The role that stereotype plays in the regional culture of Upper Michigan residents and of the ethnic Finns is strong and has been since early settlers came to the area. Today, a seemingly dualistic relationship between Michigan’s two peninsulas has developed, and negative stereotypes about the other abound on both sides. While much of Lower Michigan stereotypical images focus on the urban world of Detroit, Upper Michigan stereotypes are centered on rurality and the continued assertion of ethnic life that many residents have. Upper Michigan residents are teased about their accents, which the Finnish language strongly influences. They are portrayed as alcoholic and sometimes slow-witted. Numerous negative images exist, making contact between the two sides difficult at times. There is an imbalanced assumption among some that life is easier and better, more cultured, downstate.
For Finns, stereotypes are heightened. Before coming to the United States, Finns were classified by early anthropologists such as Johann Friedrich Blumenbach as being of the Mongolian, or Asiatic race. This assumption came from the fact that Finns and their linguistically and culturally related neighbors, the Sami and Estonians, had uncertain origins, but that all signs pointed east, to the Ural Mountains or possibly much farther. This “information,” used by some as positive propaganda for the uniqueness of Finnish culture and as proof of their need for separate statehood from the Russian Empire, was also used as proof of Finnish inferiority and as justification for discrimination. In the Copper Country, these racial theories were also known. Armas K.E. Holmio, in his book, A History of the Finns in Michigan, relates the story of Helmi Warren, who, as a school child in the 1890s was turned away from a playmate’s doorstep when “the friend’s mother realized that her daughter’s playmate was a Finn. Helmi was turned away immediately, and the daughter of the house was forbidden to associate with ‘that Mongolian’” (2001:17).
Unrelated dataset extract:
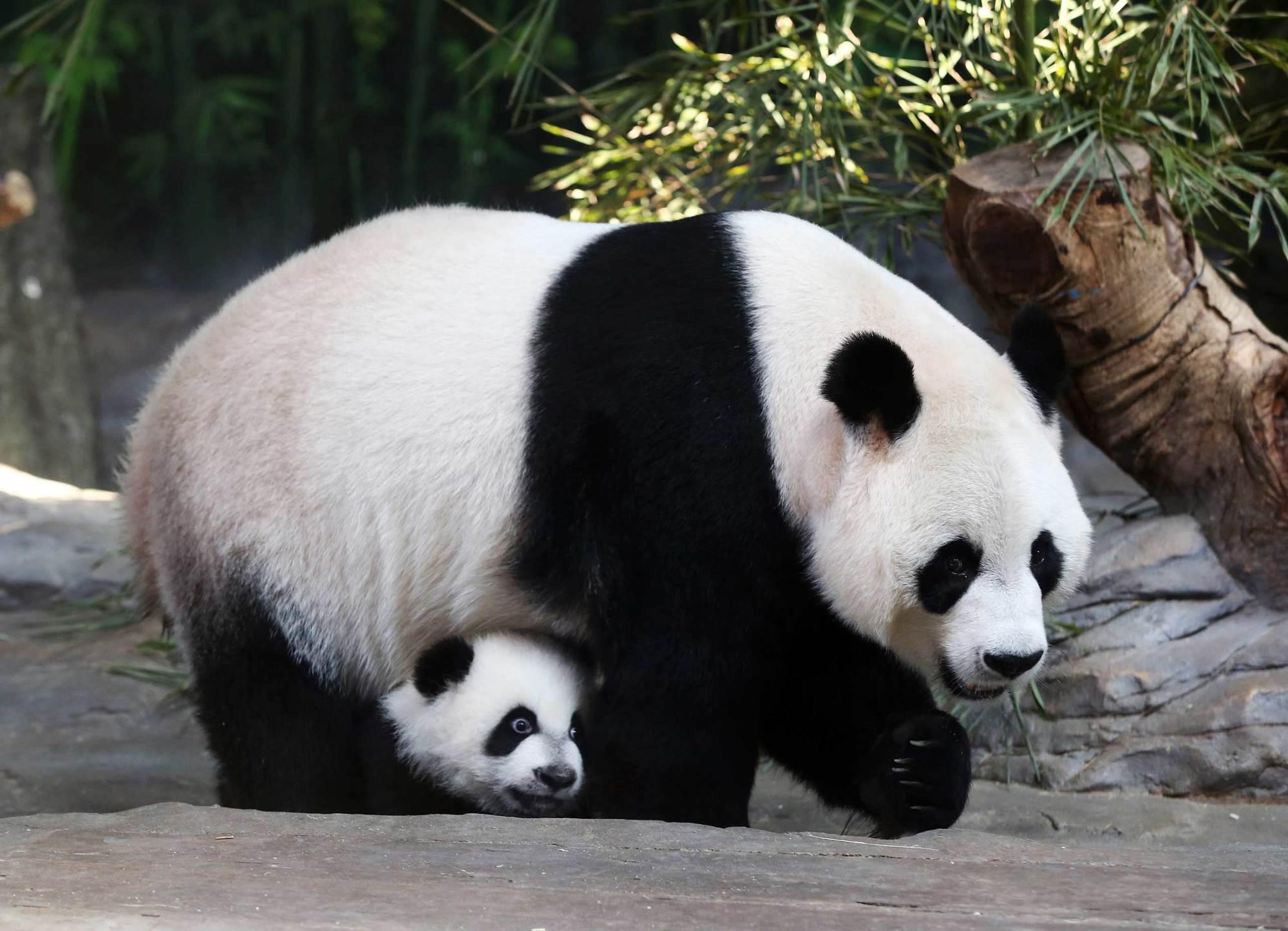 أين يعيش حيوان الباندا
Finnish culture was regarded to be as exotic as their assumed racial origins, with their use of the sauna bath seen as unseemly, immoral, and possibly supernatural behavior. Contributing also to imbalanced imagery of Finns was their tradition of the noita. As folklorist Richard Dorson described in his 1952 book on Upper Michigan folklore, Bloodstoppers and Bearwalkers,
“The noita, variously described as a religious magician, a wizard, or a healer,played a prominent role in village life. He cured the sick, with or without herbs,charmed and cursed evildoers, and on special occasions used his powers to defend his people from the enemy and so became a national folk hero.”
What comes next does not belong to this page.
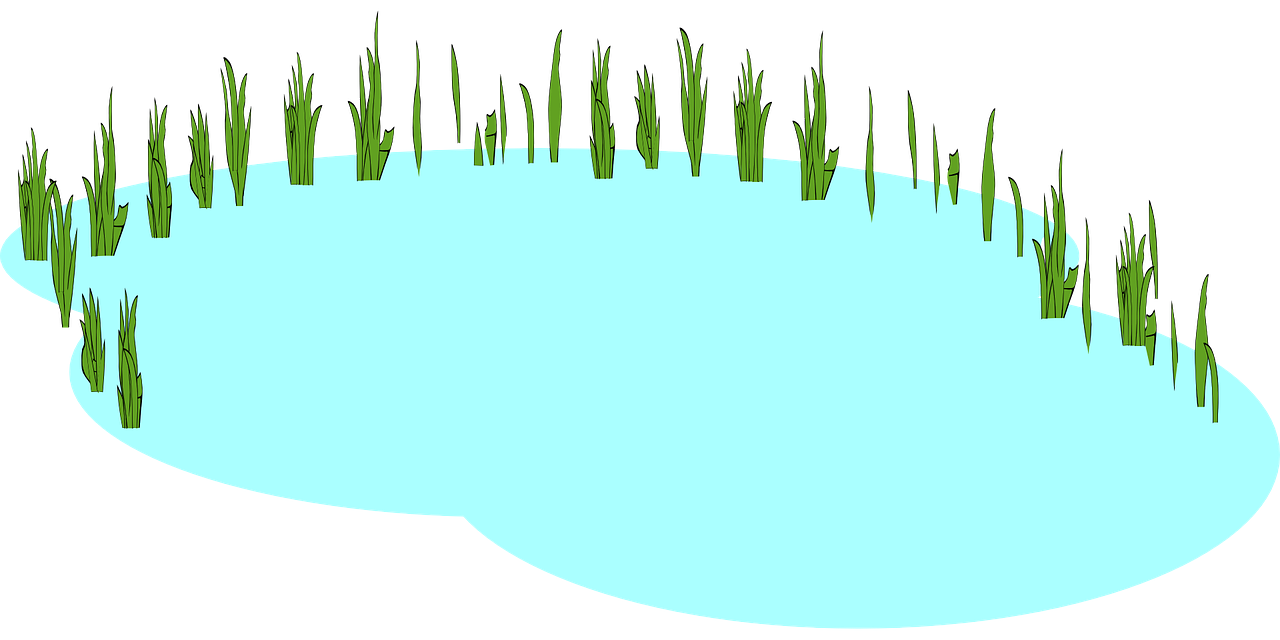Pond free to use clip art clipart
The noita is one of the last glimmers of Finnish shamanism, and as such, is a powerful symbol of Finnish indigenous culture. In a 2004 interview, Dave Riutta stated that Heikki Lunta was inspired in part by the stereotype of the Native American “rain dance,” but he, and numerous others in the ethnic community have also acknowledged these obvious ties to Finnish cultural imagery. Robert Glantz, in an article for the Finnish-American Reporter, directly addresses this connection: “Unconsciously perhaps, composer Riutta tapped into the archaic pulse of pagan Finland, the shamanistic rhythm of the Kalevala, to empower his Heikki Lunta with a blue-eyed mojo, capable of moving the heavens to snow.”
Adding to this picture was the fact that Finnish language does not belong to the Indo-European language family, making their language just as strange and exotic as their customs, and so Finns were further marginalized from other immigrant groups. Creating communities in which their language and traditions could continue to exist, Finns have maintained a strong sense of identity through to the present generation of youth. While certain elements of the immigrant culture have ceased to exist, or have radically changed, Finnish-American ties to their heritage culture have resulted in a strong sense of tradition as evidenced in foodways, vernacular architecture, religion, and language.
Since the end of mass immigration, Upper Michigan residents of all ethnicities have created a unique culture, involving such things as regional foodways, a dialect, and humor, among other factors. With newcomers to the area, including tourists, seasonal residents, retirees, and permanent residents from afar, identity issues have become blurred. These newcomers do not recognize the difference between Finns, Italians, the Cornish, and the numerous other ethnic groups in the region and so all of the native residents are lumped into the category of a “Yooper.”
This is true, too, of those from downstate who do not visit the area, but use their limited knowledge of Upper Michigan to judge the residents as rural, backwards, and uneducated. Their interpretation of the area as a monoculture devoid of diversity is as far from the truth as possible. This judgment is widespread, however, and creates a sense of imbalance between natives to the Upper Peninsula and any others who may visit the region.
As with many cultures, stereotype and identity politics are bound together. Finnish Americans, as the majority subset of the Upper Michigan population base, are key to the formation of such stereotypes, and are also key to determining what they want for outsiders to really see.